Problem. Below are records; how many of their lines contain "vote"? Reply with the number and no other words.

..........

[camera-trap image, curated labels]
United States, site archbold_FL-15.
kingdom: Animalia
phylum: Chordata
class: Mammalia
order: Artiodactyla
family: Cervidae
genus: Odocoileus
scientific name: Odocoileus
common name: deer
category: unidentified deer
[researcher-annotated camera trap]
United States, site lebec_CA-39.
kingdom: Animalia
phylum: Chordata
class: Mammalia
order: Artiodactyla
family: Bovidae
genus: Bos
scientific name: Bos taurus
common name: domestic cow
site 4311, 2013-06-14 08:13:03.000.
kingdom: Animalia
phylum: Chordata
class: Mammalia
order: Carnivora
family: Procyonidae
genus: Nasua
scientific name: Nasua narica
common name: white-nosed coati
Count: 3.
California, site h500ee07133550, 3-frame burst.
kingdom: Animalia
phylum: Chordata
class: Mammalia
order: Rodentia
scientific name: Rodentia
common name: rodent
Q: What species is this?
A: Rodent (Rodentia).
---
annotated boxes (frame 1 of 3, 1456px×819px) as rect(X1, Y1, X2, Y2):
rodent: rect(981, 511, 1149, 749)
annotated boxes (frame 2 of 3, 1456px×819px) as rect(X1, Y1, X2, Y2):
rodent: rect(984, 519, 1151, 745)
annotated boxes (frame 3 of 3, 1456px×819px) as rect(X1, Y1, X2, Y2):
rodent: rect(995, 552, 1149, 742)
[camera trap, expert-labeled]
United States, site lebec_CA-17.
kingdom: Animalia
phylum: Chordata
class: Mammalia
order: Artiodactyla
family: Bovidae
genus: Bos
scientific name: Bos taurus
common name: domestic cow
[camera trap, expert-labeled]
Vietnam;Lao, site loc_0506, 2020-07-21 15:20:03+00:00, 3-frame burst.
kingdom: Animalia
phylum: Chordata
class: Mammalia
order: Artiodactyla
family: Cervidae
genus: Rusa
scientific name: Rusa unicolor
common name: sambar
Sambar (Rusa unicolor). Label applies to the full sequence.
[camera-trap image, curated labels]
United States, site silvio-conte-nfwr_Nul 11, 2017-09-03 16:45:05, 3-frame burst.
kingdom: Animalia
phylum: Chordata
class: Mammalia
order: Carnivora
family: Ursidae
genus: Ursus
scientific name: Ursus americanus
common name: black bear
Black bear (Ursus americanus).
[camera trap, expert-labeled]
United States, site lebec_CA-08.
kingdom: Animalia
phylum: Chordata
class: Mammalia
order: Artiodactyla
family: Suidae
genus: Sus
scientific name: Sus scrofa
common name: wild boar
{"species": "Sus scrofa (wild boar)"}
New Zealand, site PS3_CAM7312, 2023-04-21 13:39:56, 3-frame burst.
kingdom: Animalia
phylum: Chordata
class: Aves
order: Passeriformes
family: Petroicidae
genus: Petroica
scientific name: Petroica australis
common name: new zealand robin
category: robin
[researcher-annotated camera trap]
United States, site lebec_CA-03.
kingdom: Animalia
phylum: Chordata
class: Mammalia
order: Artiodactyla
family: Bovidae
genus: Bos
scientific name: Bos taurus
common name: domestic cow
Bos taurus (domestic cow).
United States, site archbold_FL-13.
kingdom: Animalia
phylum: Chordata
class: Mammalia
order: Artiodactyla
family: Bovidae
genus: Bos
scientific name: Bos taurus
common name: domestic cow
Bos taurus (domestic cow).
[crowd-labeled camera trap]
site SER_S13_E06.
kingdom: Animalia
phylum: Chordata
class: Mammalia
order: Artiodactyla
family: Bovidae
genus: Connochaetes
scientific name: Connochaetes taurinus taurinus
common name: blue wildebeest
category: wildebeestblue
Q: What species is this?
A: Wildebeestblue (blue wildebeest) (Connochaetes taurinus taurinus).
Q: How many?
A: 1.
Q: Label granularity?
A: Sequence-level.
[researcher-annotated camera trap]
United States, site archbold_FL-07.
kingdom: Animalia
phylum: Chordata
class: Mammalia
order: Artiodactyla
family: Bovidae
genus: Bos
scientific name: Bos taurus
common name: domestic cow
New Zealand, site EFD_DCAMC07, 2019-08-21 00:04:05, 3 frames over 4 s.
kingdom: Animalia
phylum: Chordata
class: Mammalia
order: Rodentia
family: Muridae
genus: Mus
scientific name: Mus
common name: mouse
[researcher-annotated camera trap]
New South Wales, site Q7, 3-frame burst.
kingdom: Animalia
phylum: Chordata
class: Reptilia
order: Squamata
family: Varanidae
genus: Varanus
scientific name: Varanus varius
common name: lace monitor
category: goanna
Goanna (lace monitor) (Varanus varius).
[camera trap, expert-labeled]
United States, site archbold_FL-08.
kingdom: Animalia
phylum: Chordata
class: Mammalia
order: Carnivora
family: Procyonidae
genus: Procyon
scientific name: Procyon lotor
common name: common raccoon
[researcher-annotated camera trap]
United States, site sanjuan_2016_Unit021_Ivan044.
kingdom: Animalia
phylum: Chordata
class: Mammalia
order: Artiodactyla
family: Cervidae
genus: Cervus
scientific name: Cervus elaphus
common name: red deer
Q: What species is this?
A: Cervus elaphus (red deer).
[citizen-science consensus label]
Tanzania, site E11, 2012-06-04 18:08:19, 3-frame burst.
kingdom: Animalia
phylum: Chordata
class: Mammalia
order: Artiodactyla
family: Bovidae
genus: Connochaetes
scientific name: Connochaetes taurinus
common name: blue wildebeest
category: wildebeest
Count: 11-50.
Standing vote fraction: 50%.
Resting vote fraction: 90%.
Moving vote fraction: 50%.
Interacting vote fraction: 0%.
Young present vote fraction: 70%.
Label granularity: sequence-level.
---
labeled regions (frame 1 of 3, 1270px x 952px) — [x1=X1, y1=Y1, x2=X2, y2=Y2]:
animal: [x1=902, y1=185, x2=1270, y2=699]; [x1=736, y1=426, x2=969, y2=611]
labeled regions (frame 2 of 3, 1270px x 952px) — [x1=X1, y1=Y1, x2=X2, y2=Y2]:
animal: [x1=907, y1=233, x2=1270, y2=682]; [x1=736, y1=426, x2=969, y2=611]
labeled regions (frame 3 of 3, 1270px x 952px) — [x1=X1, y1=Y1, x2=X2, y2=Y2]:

..........

Solution for this task. 5